Although I rarely bring a camera on my morning walks around the neighborhood, I decided to lug the camera with the big birding lens one morning after seeing a nice variety of birds several days in a row. The light was excellent that morning, so there were good shots to be had. The warblers were active, especially the palm warblers that are plentiful this time of year.
There are almost always a few starlings hanging out in our trees. The birds are pests, but they do have beautiful coloring when the light hits them just right.
As I neared one of our ponds, a tri-colored heron swooped down and flew to the other side, where it undoubtedly felt safe from prying eyes.
At the next pond, a great egret waded about, searching for breakfast. I thought the whole scene was nice enough to capture, so I did.
Crossing our little bridge, I spotted a mockingbird on the railing, giving me a quizzical look.

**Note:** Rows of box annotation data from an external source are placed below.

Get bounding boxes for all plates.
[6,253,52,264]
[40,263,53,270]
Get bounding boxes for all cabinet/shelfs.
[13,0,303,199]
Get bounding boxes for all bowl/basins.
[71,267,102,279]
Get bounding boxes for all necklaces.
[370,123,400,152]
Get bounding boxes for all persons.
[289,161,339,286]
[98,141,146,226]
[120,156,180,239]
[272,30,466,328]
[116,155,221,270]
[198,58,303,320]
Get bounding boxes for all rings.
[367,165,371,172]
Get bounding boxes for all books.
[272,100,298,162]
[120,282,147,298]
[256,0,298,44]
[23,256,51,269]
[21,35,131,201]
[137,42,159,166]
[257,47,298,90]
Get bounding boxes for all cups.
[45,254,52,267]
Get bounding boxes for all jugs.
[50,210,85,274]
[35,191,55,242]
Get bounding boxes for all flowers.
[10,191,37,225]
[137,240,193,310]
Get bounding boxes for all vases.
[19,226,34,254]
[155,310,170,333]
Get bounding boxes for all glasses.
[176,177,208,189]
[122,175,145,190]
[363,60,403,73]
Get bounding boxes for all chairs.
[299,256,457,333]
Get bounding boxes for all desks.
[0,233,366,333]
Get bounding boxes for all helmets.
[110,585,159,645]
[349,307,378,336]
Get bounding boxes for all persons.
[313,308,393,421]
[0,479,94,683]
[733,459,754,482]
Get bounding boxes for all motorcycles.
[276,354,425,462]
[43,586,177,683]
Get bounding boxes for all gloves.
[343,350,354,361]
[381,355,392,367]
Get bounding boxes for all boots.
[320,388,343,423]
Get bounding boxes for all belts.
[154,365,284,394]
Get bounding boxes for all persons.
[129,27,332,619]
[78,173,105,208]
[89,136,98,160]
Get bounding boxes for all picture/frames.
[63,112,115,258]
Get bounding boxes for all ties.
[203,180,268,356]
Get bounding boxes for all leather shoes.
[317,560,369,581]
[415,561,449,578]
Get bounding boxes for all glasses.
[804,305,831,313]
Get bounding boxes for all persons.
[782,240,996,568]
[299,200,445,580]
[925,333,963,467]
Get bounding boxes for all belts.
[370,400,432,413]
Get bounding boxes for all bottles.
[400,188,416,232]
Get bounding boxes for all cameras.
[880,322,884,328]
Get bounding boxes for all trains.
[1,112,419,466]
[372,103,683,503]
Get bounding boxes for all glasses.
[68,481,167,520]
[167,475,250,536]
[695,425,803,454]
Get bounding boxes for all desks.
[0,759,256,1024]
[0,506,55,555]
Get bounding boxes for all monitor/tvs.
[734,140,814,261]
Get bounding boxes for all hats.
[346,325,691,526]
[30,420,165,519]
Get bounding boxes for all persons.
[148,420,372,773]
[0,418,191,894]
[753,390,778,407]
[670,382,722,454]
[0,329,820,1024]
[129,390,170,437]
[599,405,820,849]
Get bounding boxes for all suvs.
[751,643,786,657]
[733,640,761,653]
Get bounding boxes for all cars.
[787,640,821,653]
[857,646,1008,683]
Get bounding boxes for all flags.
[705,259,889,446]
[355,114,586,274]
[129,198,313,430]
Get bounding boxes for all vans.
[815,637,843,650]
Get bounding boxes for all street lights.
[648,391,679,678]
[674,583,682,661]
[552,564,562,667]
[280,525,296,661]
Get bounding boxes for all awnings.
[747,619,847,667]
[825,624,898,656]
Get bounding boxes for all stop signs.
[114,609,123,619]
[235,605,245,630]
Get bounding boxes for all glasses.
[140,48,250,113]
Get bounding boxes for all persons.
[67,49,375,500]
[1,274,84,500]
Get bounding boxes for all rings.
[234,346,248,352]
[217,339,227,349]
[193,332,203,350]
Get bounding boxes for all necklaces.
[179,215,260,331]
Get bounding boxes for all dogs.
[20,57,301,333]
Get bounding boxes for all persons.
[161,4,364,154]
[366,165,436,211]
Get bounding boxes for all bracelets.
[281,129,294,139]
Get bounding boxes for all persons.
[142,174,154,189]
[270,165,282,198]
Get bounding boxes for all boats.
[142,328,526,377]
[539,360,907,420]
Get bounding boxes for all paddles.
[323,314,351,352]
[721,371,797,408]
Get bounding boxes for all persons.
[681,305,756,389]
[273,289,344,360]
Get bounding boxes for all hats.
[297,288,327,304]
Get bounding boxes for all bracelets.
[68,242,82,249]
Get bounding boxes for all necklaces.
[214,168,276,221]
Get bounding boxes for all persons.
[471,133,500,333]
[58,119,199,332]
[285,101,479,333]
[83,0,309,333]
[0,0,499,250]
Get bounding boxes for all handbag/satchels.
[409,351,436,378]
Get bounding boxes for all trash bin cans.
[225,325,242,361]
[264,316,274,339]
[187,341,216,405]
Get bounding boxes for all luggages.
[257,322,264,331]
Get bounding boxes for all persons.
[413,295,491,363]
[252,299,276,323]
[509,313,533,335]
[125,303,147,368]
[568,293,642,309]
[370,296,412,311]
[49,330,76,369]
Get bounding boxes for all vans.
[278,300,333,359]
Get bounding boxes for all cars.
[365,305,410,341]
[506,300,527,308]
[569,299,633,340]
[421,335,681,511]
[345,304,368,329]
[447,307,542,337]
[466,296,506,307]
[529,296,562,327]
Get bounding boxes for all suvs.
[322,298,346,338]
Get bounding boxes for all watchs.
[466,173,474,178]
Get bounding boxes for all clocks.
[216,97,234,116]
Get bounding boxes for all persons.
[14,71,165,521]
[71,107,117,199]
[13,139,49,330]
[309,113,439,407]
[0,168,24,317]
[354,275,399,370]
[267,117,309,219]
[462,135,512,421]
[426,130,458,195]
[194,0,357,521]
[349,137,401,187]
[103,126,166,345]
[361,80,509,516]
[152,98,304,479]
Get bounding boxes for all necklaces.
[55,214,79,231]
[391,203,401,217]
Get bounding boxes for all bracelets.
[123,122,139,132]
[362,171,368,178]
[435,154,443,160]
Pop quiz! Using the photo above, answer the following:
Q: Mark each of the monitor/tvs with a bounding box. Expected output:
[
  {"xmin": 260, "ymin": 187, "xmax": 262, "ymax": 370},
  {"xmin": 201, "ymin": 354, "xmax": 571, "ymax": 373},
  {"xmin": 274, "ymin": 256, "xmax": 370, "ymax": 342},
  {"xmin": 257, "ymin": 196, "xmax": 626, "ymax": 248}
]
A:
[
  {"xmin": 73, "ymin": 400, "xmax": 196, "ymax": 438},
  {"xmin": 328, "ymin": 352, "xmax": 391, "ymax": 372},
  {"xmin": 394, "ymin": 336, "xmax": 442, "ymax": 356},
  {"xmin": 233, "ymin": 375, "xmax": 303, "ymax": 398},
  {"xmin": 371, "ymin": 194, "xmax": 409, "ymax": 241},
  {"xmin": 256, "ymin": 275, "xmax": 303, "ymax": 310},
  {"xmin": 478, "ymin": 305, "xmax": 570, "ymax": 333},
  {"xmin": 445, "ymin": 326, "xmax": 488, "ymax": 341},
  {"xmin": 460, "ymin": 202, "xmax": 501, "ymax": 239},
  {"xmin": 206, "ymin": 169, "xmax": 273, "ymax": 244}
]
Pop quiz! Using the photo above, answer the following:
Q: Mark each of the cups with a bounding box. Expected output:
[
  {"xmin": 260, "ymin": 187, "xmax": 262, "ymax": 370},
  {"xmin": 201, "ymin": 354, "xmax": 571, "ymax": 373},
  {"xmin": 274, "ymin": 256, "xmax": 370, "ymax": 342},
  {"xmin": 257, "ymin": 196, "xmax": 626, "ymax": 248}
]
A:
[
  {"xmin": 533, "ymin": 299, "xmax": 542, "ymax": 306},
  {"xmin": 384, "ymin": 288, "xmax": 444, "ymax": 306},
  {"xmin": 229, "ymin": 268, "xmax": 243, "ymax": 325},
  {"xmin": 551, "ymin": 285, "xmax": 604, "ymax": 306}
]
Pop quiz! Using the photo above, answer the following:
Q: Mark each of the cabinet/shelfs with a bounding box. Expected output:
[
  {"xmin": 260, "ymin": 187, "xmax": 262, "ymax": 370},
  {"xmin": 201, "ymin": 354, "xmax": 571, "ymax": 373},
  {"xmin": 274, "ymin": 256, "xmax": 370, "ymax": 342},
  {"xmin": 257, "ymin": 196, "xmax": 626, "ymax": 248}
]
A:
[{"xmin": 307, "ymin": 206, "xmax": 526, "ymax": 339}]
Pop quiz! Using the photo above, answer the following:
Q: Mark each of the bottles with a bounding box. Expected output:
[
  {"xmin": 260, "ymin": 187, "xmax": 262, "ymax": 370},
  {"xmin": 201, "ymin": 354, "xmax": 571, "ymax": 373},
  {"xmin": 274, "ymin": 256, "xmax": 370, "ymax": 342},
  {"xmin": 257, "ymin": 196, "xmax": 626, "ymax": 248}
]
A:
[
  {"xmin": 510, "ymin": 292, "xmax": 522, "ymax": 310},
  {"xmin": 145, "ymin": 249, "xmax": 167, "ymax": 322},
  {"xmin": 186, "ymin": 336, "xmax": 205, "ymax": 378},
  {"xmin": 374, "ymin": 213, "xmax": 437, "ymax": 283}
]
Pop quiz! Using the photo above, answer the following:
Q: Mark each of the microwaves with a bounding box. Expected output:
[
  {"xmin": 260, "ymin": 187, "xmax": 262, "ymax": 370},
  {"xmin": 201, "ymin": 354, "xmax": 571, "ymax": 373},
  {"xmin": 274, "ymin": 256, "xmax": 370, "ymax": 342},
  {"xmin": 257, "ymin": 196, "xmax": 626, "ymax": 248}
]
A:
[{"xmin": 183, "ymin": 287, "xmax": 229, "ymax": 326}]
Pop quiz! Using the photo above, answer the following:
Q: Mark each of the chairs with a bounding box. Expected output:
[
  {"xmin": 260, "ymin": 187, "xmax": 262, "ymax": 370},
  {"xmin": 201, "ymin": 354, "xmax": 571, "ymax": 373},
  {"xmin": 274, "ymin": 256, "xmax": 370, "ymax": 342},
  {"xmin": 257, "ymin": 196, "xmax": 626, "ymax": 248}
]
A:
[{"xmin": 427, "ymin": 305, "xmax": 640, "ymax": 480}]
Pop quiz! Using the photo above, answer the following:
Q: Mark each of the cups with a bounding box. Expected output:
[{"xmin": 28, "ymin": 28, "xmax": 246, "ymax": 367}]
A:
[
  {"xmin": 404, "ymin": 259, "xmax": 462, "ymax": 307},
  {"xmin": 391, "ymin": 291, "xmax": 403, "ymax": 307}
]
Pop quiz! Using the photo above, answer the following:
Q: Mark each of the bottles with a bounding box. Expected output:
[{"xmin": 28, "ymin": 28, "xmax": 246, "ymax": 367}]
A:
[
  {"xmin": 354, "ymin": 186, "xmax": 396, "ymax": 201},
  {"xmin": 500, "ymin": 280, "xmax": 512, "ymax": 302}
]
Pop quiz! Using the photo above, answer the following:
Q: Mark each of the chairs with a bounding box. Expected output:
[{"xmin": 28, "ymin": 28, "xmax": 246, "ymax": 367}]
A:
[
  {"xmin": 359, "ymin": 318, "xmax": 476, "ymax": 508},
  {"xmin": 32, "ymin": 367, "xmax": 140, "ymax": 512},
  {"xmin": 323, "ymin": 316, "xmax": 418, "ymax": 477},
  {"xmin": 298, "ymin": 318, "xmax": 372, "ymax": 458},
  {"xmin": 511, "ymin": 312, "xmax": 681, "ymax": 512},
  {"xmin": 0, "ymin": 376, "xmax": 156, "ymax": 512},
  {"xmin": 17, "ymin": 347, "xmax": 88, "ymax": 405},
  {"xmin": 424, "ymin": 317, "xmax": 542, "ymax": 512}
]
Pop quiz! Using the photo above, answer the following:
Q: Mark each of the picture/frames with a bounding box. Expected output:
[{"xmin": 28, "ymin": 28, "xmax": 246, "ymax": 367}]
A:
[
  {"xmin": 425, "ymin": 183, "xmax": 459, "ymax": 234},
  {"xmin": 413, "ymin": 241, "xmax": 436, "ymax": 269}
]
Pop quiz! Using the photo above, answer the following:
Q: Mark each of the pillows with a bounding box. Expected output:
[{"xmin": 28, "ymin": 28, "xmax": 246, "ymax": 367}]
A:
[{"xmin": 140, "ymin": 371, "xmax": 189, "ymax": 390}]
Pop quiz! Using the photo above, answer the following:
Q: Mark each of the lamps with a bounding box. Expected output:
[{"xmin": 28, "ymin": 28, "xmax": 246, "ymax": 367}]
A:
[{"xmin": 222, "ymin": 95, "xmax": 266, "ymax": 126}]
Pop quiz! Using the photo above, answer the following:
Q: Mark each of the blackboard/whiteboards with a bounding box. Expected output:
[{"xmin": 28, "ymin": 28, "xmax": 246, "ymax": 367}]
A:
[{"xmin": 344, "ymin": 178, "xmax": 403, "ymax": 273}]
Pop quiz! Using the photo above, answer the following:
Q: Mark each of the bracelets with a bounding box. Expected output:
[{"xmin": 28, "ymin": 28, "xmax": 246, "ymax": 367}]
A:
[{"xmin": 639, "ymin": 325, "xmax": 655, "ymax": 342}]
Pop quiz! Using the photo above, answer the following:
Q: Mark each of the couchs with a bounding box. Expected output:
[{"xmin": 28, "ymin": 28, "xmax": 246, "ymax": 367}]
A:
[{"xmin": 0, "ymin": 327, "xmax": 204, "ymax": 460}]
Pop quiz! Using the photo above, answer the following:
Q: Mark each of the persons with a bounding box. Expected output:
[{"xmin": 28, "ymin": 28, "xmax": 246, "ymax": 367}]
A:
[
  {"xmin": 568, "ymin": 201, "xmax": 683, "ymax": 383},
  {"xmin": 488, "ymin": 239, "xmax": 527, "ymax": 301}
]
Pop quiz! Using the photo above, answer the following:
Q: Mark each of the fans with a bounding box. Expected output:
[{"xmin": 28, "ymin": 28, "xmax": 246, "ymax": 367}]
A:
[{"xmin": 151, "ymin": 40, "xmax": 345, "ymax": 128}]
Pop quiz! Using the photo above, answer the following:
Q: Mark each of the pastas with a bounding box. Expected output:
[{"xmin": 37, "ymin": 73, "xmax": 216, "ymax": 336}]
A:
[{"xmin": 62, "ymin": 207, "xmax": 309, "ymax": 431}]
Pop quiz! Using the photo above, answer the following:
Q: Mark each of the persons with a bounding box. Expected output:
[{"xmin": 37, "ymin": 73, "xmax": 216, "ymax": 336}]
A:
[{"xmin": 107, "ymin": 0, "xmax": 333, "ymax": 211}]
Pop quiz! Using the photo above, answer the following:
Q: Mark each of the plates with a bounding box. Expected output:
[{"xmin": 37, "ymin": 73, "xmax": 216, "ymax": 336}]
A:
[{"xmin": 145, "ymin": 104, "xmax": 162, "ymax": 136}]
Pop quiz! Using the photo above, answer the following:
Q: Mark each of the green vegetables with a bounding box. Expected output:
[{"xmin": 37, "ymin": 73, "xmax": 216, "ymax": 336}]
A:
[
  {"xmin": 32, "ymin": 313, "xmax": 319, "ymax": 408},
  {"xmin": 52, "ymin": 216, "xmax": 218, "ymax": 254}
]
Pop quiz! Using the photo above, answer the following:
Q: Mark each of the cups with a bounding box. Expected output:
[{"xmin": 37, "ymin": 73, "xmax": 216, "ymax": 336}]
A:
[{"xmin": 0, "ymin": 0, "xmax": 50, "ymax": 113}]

Strolling down to our "beach" (a small sandy spot on Long Bayou), I encountered the juvenile little blue heron I see quite often all over the grounds. Little blues start out entirely white, then gradually gain a slate blue color as they mature. I think it usually takes more than a year for the color change to be complete. This one is just beginning to get its blue feathers, mostly around its head.
Cattle egrets are plentiful in the fields and pastures of Florida, but they also hang out in the vacant spaces of our development, eating insects they find in the grass. Being mostly a bland, less attractive member of the egret family, they gain some alluring color during their breeding season. This one is starting to get the golden orange breeding color on its head and chest.
Most mornings, I see three red-bellied woodpeckers clinging to one of several palm trees, or in one of the oaks on the property. On this morning, I saw only one busily pecking away at the nest it was creating in an oak tree.
Eagles are less common in our development, but at least six different ones have been visiting us this week. On the morning I had the camera, a mature pair roosted in a large pine tree, where I was able to get a few shots. The next day, with no camera, I saw four juveniles fly into the same tree and stay for a while.